The official launch will support cross-character inventories, a crafting system to maintain and improve weapons and armour and significantly larger word spaces and activities to engage in. Players will only get to engage with other human combatants in war-torn urban environments, while Outriders media showcases deserts, jungles, icy mountains and a range of beasts and other factions to engage with.
Could’ve Gone Better
The demo’s launch ended up being a mess of server issues and members of the community grumbling when they couldn’t log in. In fairness to People Can Fly and Square Enix, the demo launch was literally a designated stress-test to work out how to run the servers for Outriders’ official launch. Xbox Live breaking on the same day also didn’t help people’s moods.

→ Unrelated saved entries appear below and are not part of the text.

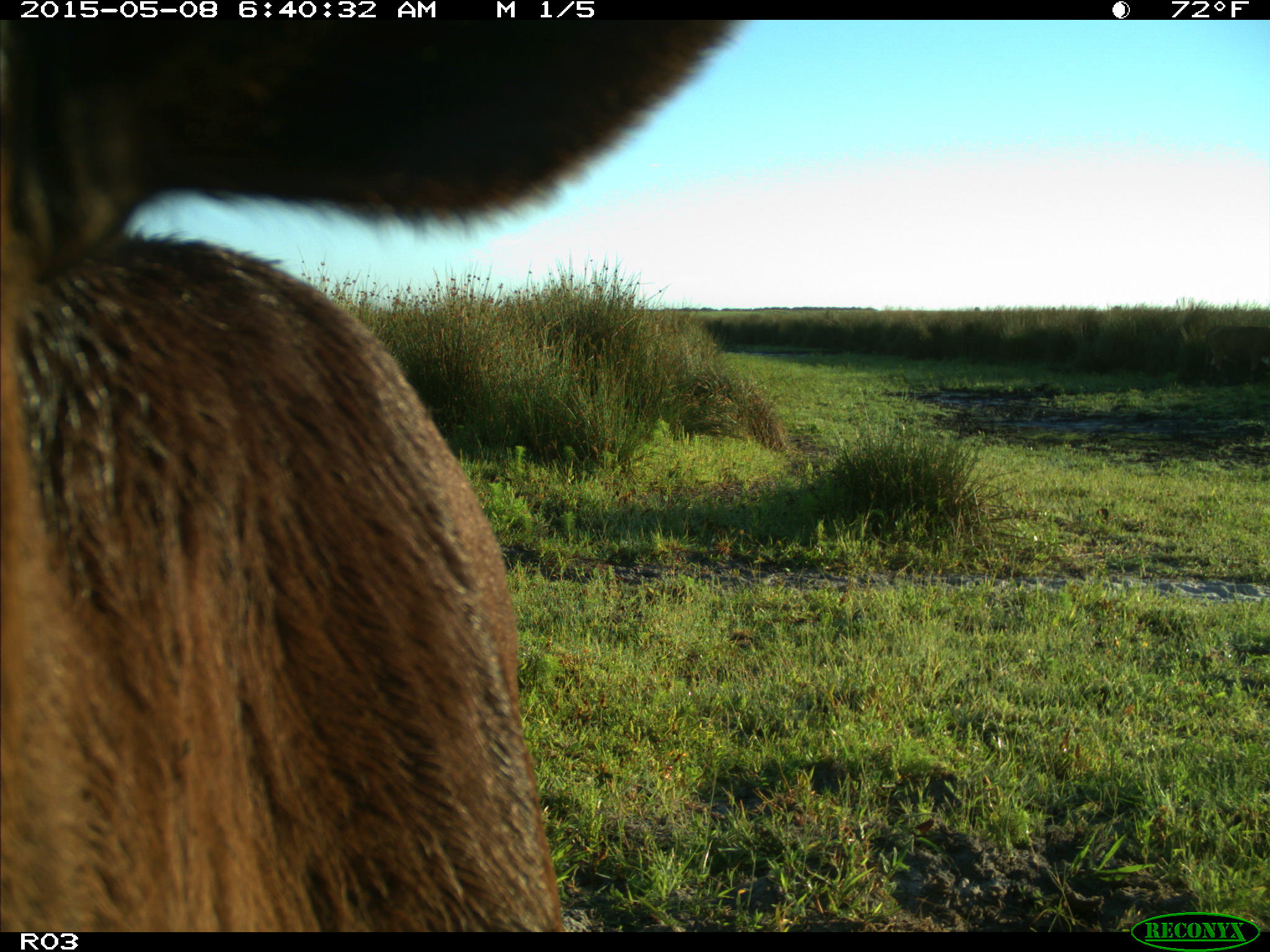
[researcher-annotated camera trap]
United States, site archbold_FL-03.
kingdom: Animalia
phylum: Chordata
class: Mammalia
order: Artiodactyla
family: Bovidae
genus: Bos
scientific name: Bos taurus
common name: domestic cow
Bos taurus (domestic cow).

Played on an Xbox One X, the demo really struggled with framerate in a few instances, oddly more so in social areas than during combat with abilities and numerous enemies. The menu and vendor screens are also painfully clunky. In a game that doesn’t pause when players access the menus, the two to three seconds of black screen before you can back out again is enough to cause a heart attack.

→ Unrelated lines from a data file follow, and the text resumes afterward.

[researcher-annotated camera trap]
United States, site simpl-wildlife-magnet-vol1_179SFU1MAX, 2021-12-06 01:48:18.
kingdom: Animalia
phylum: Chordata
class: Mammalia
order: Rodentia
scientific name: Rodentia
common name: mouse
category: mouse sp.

Speaking of menus, the menus and prompts all look just a little too bland, which can be a stark break from the game’s visual flow: you’ll be dominating on a colourful battlefield, with abilities lingering in the area and the skybox alight with space magic… then you switch to a clinical grey menu with miniature font that fades into the background. I’m a great believer in function over aesthetic, but a little more visual flair would have been nice.

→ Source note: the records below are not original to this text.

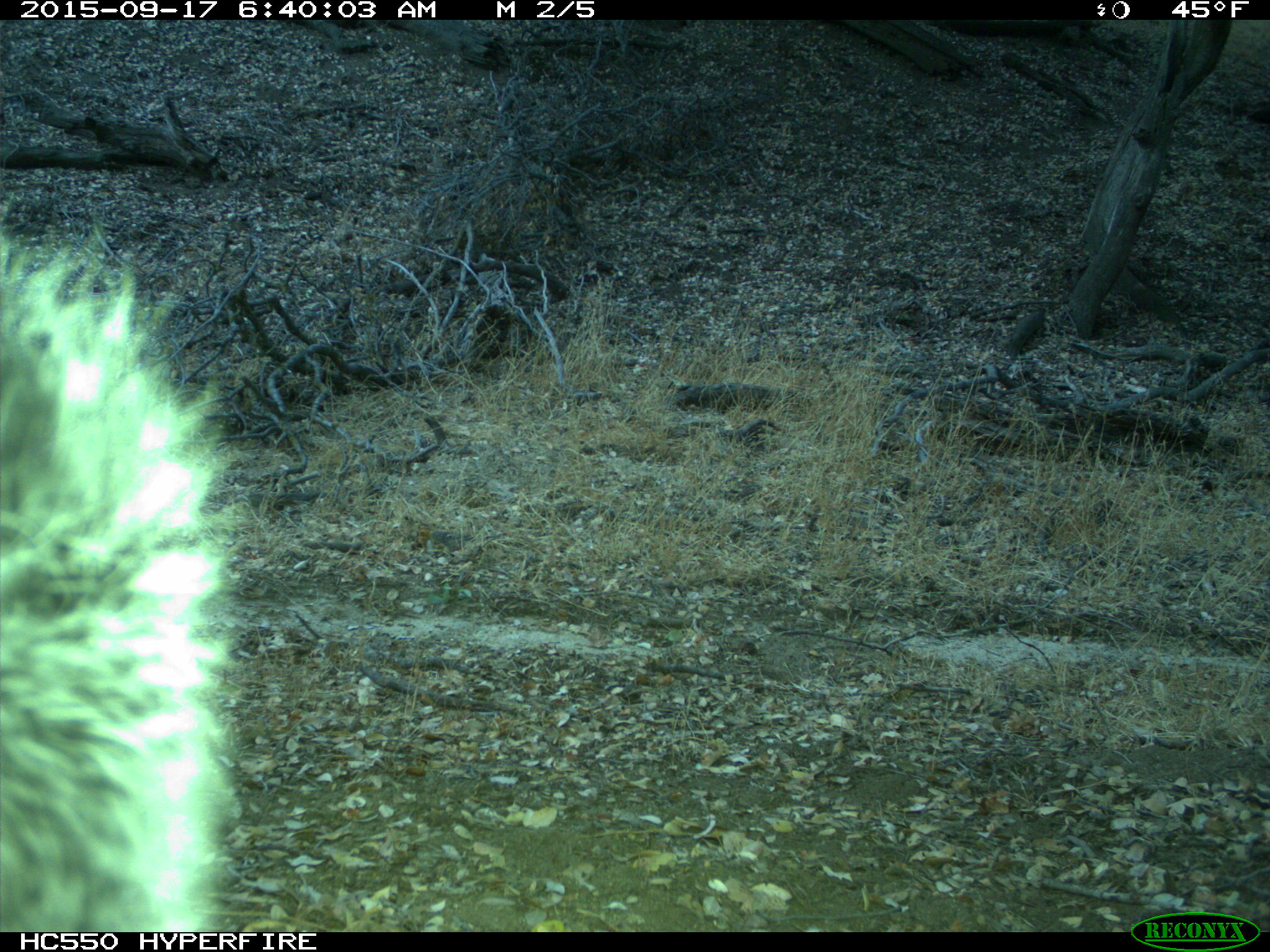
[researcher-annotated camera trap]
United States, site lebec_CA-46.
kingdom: Animalia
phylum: Chordata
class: Mammalia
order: Rodentia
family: Sciuridae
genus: Sciurus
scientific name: Sciurus carolinensis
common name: eastern gray squirrel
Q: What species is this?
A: Sciurus carolinensis (eastern gray squirrel).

For the sake of quick comparisons, given that Outriders looked to be another Destiny competitor, it resonates far more with the weapon-power based combat of Mass Effect 2 and 3. In fact, the player character always has a very strong Renegade Shepherd vibe — that is to say, you’ll do the right thing, but you’ll do it with explosions and critical levels of sass.
There isn’t too much else to say about the Outriders demo — it’s a short, free experience released to give us a taste of what’s to come, and its developer is allowing players to transfer their progress to the main game at launch. If you were already invested in Outriders, there are no glaring issues with this demo that might change your mind: it’s got solid, engaging combat; unique and powerful classes and builds; and although the menus are ugly and a little clunky, those aren’t factors that ruin a game for me personally. The game’s official Twitter account has also been buzzing since the demo’s launch, addressing the issues players have experienced already and giving us plenty of reason to believe that People Can Fly will be able to polish a few of the game’s rough spots by launch.
Speaking of launch, Outriders’ full, official launch is tentatively scheduled for April 21, but that’s after two delays already — making games is difficult, especially in this COVID-affected climate and, as Jake wrote four years ago, it’s better to get it right the first time than to disappoint the community! The good news is that this demo is set to be an ongoing call to the game beyond the official launch, so prospective Outriders can jump in at any time and try before they buy.
Our verdict (so far):
Moments of menu awkwardness and a few frame rate drops are completely insignificant to the unique power-based combat and pure joy of mastering stylish take downs on the mysterious planet of Enoch. Outriders looks like it’s going to be one to watch!
Tom previewed Outriders using an Xbox One code downloaded from the Xbox Marketplace.